United States District Court, M.D. Louisiana

October 26, 2018

OTIS WILLIAM O'QUIN
v.
FINANCIAL SERVICES ONLINE, INC.

          RULING AND ORDER

          JOHN W. DEGRAVELLES JUDGE.

         This matter comes before the Court on the Motion to Dismiss for Lack of Personal Jurisdiction, Alternative Motion to Transfer Venue, and Alternative Motion for Abstention (Doc. 26) filed by Defendant Financial Services Online, Inc. (“FSO” or “Defendant”). Plaintiff Otis O'Quin (“O'Quin” or “Plaintiff”) opposes the motion. (Doc. 28.) Defendant has filed a reply memorandum. (Doc. 29.) Oral argument is not necessary. The Court has carefully considered the law, the record, and the arguments of the parties and is prepared to rule. For the following reasons, the Court will deny Defendant's motion to dismiss for lack of personal jurisdiction and Defendant's alternative motion for abstention. The Court will grant Defendant's alternative motion to transfer venue.

         I. Relevant Factual Background

         In essence, Plaintiff claims that FSO breached its employment contract with him and wrongfully terminated him. (Doc. 1-1 at 11; Doc. 26-1 at 1.)

         FSO is a Texas corporation with its principal place of business in Katy, Texas. (Doc. 26-1 at 2.) With the exception of Plaintiff, FSO's officers were all located in Texas during Plaintiff's employment with FSO. (Id.) FSO services financial advisors through the Internet via the sale of membership access to its library of financial tools and materials. (Id.) FSO services are all online, and its computer servers are located in Austin, Texas; in addition, all of FSO employees and contractors are currently located in Texas. (Doc. 26-1 at 3.) FSO is not authorized to do business in Louisiana, (Doc. 1 at 3; Doc. 26-1 at 3), and does not have a registered agent for service of process in Louisiana, (Doc. 26-1 at 3). Additionally, FSO claims it has no offices located in Louisiana, does not own any real property or significant assets in Louisiana, and does not maintain a bank account or conduct any advertising in Louisiana. (Id.) FSO's Louisiana customers total only approximately 1% of FSO's customers. (Id.)

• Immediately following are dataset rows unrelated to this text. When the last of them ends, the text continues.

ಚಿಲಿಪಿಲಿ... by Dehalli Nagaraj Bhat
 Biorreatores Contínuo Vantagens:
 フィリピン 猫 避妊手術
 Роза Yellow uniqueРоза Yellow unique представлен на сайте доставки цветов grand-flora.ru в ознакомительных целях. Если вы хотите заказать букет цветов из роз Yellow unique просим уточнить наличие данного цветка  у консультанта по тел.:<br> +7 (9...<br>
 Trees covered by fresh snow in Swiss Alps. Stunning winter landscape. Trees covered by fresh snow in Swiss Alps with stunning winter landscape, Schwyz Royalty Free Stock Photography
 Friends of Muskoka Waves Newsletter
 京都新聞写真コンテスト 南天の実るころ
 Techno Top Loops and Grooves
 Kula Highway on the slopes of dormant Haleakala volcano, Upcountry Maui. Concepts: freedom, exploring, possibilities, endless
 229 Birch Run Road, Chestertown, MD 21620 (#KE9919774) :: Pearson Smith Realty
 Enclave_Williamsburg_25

         O'Quin entered into an employment contract (“Employment Contract” or “Contract”) with FSO on July 1, 2016. (Doc. 1-1 at 3.) According to the terms of the Contract, FSO agreed to guarantee employment to O'Quin for a minimum of five years, subject to renewals afterward. (Doc. 1-1 at 4.) Based on the Employment Contract, Plaintiff claims that he was a term employee of FSO, with the term of his employment running from July 1, 2016 through July 1, 2021. (Id.) Under the Employment Contract, O'Quin was to be the President of FSO, work about 30-hours a week over a five-day workweek, and perform duties specified in the Contract. (Doc. 1-1 at 4-5.) The Contract also included O'Quin's salary for performing his duties as President, which was $4, 000 per month, the annual salary rate equivalent to the highest paid employee at FSO. (Doc. 1-1 at 5.) Additionally, the Employment Contract required O'Quin to perform his duties from his home office in East Baton Rouge Parish. (See Doc. 1-1 at 3; Doc. 1-1 at 31.)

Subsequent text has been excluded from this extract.